- Tasks to complete -
A – Retype the text on Hawaiian monk seals from "The world loves" to "and marine mammals.".
B – In the text on Hawaiian monk seals, which threats come after the word "including" in the list of major threats to monk seals?

- Text shown -
- - -

The world loves cats. They’re a cute and cuddly companion species that we have been breeding for thousands of years.The world also loves charismatic megafauna, large animal species with widespread public appeal due to their magnificence, expressiveness and sometimes human-like qualities. Examples of these easy-to-love species include tigers, panda bears and marine mammals.
So, what to do when a conservation crisis arises pitting cats against an endemic, charismatic marine mammal – in this case, the Hawaiian Monk Seal?
On the first day of our Duke Marine Conservation Biology travel course in Honolulu, we met with two members of the Hawaiian Monk Seal Research and Recovery Program at NOAA, Michelle Barbieri and Angela Amlin.
Hawaiian monk seals (Neomonachus schauinslandi) are one of the most critically endangered pinnipeds, endemic to the waters and coastlines of Hawaii, with a population of around 1,400. Thanks to conservation efforts, the population currently has experienced an increase of about 3 percent, but both Michelle and Angela were wary to call this a success, as the population has fluctuated in recent years.
Michelle and Angela went over a lengthy list of the major threats to monk seals – including limited prey availability, entanglement, sea level rise and fish hook ingestion – but they consider Toxoplasmosis to be the biggest threat to monk seals.
Toxoplasmosis (Toxo) is a disease resulting from infection by the Toxoplasma gondii parasite, and it’s very prevalent in the feral cat population in the Hawaiian Islands. The parasite is transmitted through cat feces and carried to the ocean in runoff and sewage. There, the parasite’s frighteningly hardy oocyst, or eggs, can survive in seawater for up to two years. Because of the uncontrolled feral cat populations on the Hawaiian Islands (the cat population on Oahu alone is estimated to be 300,000), this disease has become a common killer of bird species, as well as marine animals like the monk seal.
So far, it has been proven that at least eight Hawaiian monk seals have died from Toxo. That number is likely conservative though, as it is hard to prove death by Toxoplasmosis.

- - -

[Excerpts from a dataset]

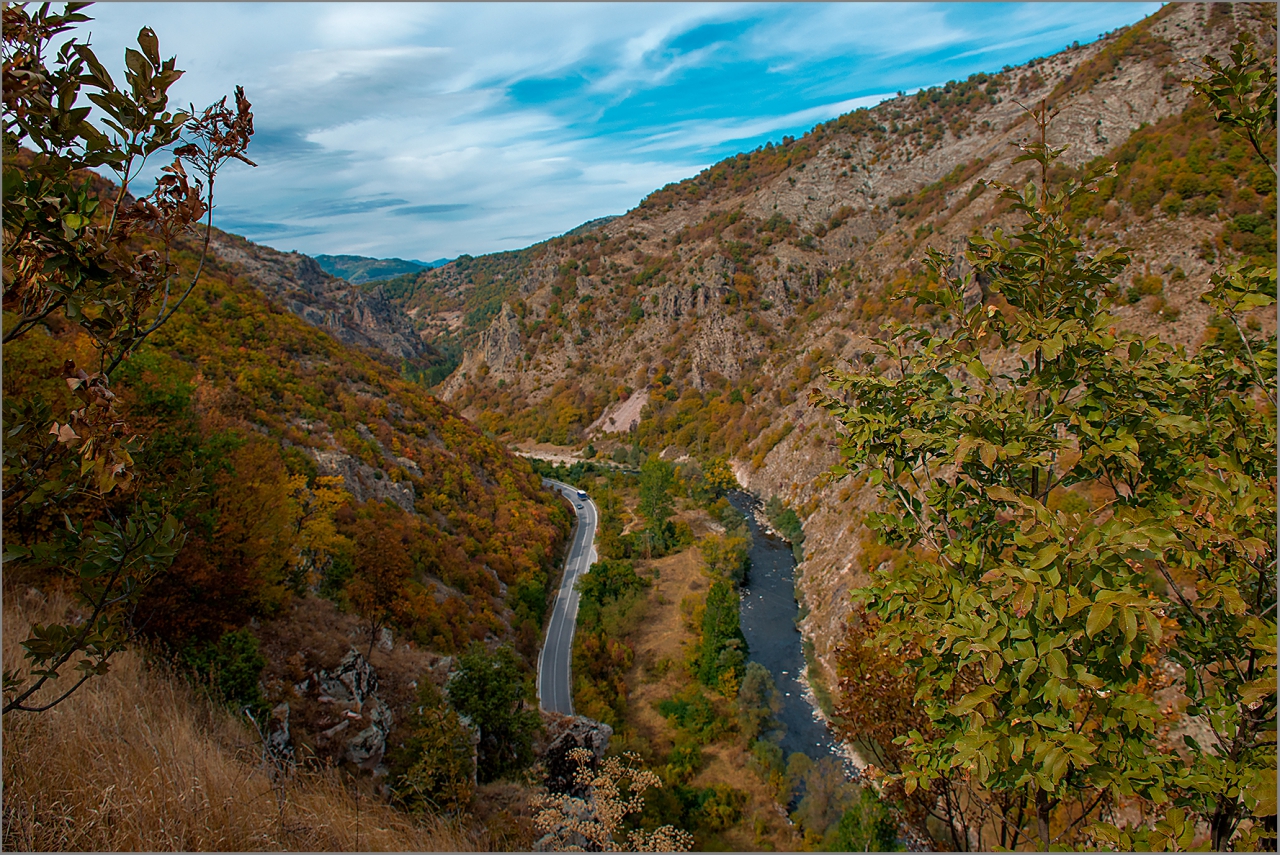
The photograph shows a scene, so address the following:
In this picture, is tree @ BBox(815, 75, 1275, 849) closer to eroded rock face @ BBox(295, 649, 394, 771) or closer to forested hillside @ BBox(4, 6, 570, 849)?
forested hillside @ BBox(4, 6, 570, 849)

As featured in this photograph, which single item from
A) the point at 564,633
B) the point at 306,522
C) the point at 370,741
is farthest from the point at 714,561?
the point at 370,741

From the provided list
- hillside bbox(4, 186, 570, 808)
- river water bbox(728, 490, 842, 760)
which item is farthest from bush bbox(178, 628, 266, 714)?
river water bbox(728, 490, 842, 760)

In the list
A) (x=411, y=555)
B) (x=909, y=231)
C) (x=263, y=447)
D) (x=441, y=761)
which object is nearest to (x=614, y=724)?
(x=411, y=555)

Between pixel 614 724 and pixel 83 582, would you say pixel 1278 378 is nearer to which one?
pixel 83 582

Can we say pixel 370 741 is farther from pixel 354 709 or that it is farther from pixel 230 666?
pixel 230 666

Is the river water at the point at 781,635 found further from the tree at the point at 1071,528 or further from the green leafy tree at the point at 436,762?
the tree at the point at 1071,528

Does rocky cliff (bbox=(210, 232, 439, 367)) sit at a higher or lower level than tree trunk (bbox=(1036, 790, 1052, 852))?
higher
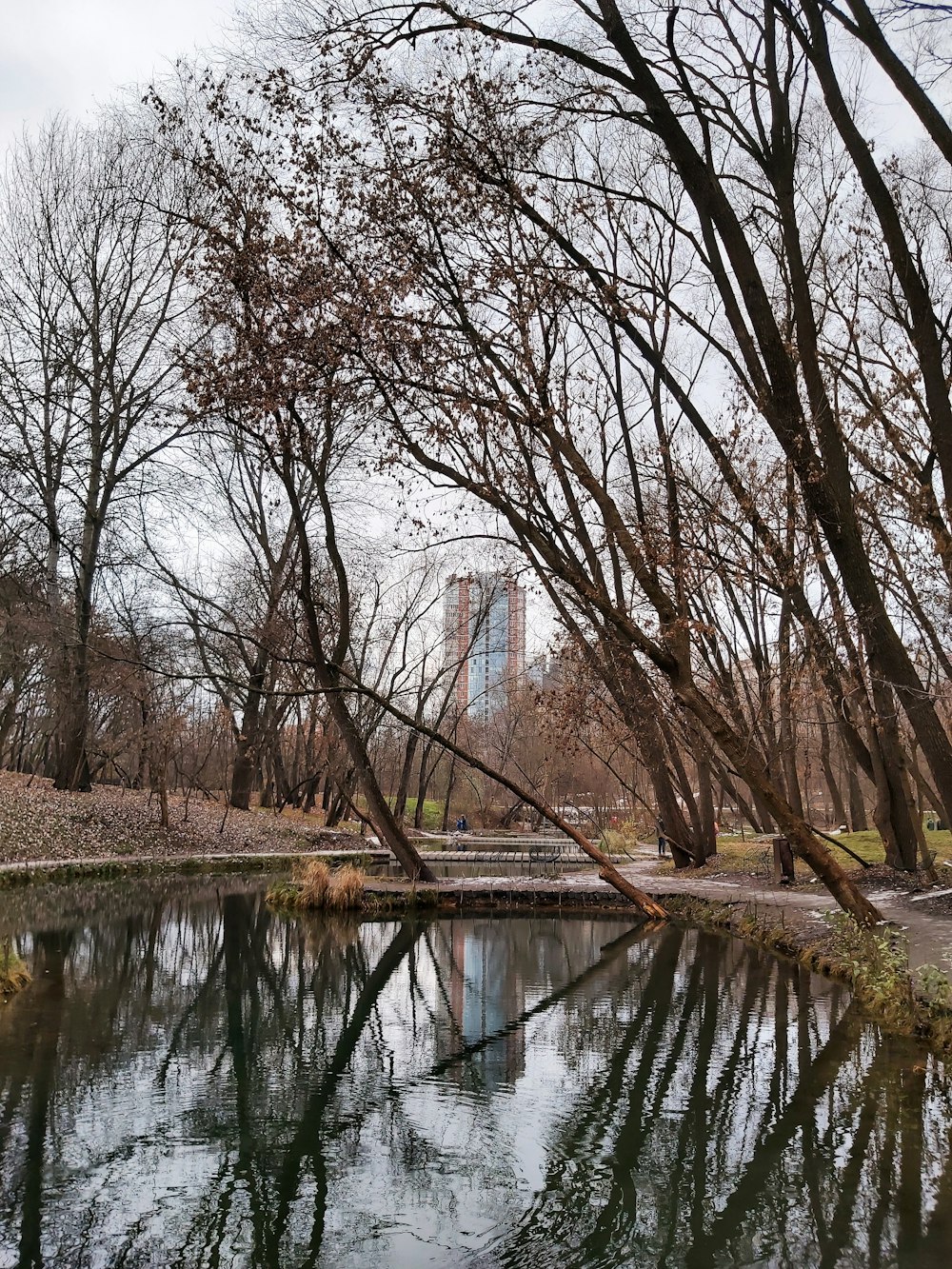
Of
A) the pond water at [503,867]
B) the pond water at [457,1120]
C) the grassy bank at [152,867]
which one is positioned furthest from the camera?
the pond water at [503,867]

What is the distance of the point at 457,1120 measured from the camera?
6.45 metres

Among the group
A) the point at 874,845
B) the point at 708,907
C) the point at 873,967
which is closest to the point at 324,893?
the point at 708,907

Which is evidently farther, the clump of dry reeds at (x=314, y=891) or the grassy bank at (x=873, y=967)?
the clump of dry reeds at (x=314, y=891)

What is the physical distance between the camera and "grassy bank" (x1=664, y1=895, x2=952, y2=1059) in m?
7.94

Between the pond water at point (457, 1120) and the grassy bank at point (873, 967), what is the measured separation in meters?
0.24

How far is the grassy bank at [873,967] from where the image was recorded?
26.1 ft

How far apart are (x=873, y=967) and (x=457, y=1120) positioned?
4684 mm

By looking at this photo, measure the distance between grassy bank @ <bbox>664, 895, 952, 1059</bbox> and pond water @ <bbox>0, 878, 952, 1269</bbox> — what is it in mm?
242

- - -

- Results of the tasks -
A –
The world loves cats. They’re a cute and cuddly companion species that we have been breeding for thousands of years.The world also loves charismatic megafauna, large animal species with widespread public appeal due to their magnificence, expressiveness and sometimes human-like qualities. Examples of these easy-to-love species include tigers, panda bears and marine mammals.

B – Limited prey availability, entanglement, sea level rise, and fish hook ingestion.